A Blitz!
 
            Existem horrores que por si mesmo nos torturam, sem a necessidade de fantoches e enfeites. E as piores situações, quando nos atingem, podem começar de modo corriqueiro e casual.
            Foi assim, comigo, ao procurar aquele endereço. Era um dia de domingo, calmo e manso como os lagos do interior. Procurava a casa de um amigo em um setor desconhecido. Havia apenas casas e muros sem jardins com suas calçadas severas e tristes. O asfalto, cravado por buracos, denunciava o descaso do setor público com nossos investimentos coletivos.

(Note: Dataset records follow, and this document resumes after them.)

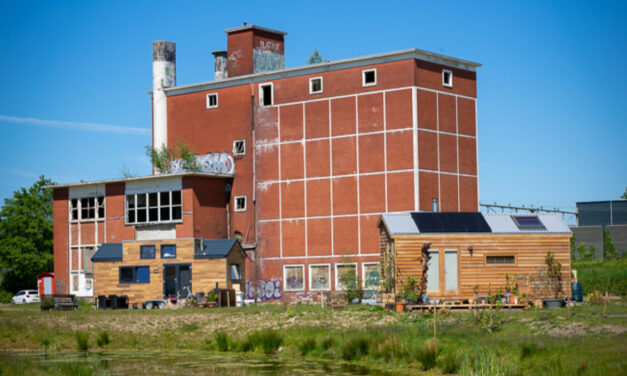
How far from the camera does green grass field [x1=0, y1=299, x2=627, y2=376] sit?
27641mm

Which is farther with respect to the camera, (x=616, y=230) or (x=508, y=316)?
(x=616, y=230)

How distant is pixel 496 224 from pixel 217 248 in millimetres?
21204

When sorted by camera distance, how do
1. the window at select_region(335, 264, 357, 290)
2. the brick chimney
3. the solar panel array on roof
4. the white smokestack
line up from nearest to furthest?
the solar panel array on roof < the window at select_region(335, 264, 357, 290) < the brick chimney < the white smokestack

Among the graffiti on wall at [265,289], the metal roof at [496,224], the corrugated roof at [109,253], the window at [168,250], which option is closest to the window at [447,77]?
the graffiti on wall at [265,289]

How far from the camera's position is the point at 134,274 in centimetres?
6172

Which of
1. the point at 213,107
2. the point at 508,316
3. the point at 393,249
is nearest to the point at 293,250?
the point at 213,107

            Com a ajuda do GPS, cheguei à rua precisa faltando poucas quadras para atingir o objetivo final. Nisso, dei de cara com uma viatura policial interditando a via. O policial, severo, aproximou-se e intimou-me a abaixar o vidro com um gesto típico de mão. Fi-lo rapidamente:
            - Bom dia, Senhor Policial.
            Não deu resposta e questionou-me:
            - O que o Senhor faz aqui?
            - Vim visitar um amigo, o Borges, a algumas quadras adiante.
            Sem querer saber de mais nada, ordenou:
            - O Senhor terá que voltar. Não pode passar.
            - Como?
            - Está tudo interditado. Daqui ninguém passa.
            Olhei para a frente, para os lados e pelo retrovisor. As ruas pareciam mortas e não havia viva alma, o que seria comum em manhãs de domingo como aquela, mas também não ouvia sons das casas e nem via outros veículos. Também não vislumbrei nenhuma obra adiante e nada que justificasse a interdição.
            Procurei argumentar com o policial, o que se demonstrou inútil. Ele, rispidamente, ameaçou:
            - Ou o Senhor retorna ou irei prendê-lo.
            Sei que não havia motivo, mas ele poderia inventar qualquer coisa e me embaraçaria para sempre. Fiquei irritado e ainda questionei:
            - Posso deixar o carro aqui e ir andando?
            - O Senhor ainda não entendeu que daqui ninguém passa?
            Resolvi engatar a ré e efetuar uma manobra evasiva. Pararia na próxima esquina e telefonaria ao amigo esclarecendo que perderia o churrasco. Ao descer pela via, novamente, uma outra viatura interditava o trânsito. Outro policial com a mesma história.
            - Senhor, – argumentei – fui impedido de seguir adiante e agora sou impedido de voltar. O que os Senhores querem que eu faça?
            Mandou-me esperar por um instante e foi consultar no rádio. Demorou um bocado. Naquele momento procurei telefonar para o amigo. Disquei e ele atendeu. Ouvia-o perfeitamente, mas ele não conseguia falar comigo. Por mais que falasse, percebi que seu áudio estava mudo. Desliguei e esperei que retornasse. Atendi e, por incrível que pareça, não conseguia ouvir-lhe a voz. Estávamos isolados.
            O policial voltou intimando-me:
            - Preciso apreender o seu celular. – Relutei, mas tive que ceder quando apontou-me a arma.
            Em pouco tempo a via foi toda cercada por policiais que desceram dos veículos armados até os dentes.
            - O que o Senhor faz aqui? – Perguntou um com ares de oficial em seu uniforme preto. Expliquei-me por mais de uma vez. As horas avançavam e a fome já me apertava. O estranho é que naquele meio tempo não vi alma nenhuma além dos policiais. Até mesmo um helicóptero desfilou por ali. Em dado momento ouvi um deles comentar:
            - Maldito civil!
            Em dado momento, sem que tivesse escolha, quando fora do veículo conversando, colocaram-me um capuz e me jogaram dentro de uma viatura. Senti uma picada de agulha no braço e desfaleci. Despertei, no dia seguinte, na porta da garagem da minha casa com um gosto de guarda-chuva na boca. Tratei de verificar a data no celular e vi que era segunda-feira. Perdi o domingo, perdi o churrasco e jamais soube o motivo certo. Contei a história ao amigo que não acreditou. E você acreditaria?
 
            

(O autor esclarece que essa é uma obra de ficção e qualquer semelhança com fatos e pessoas reais são mera coincidência).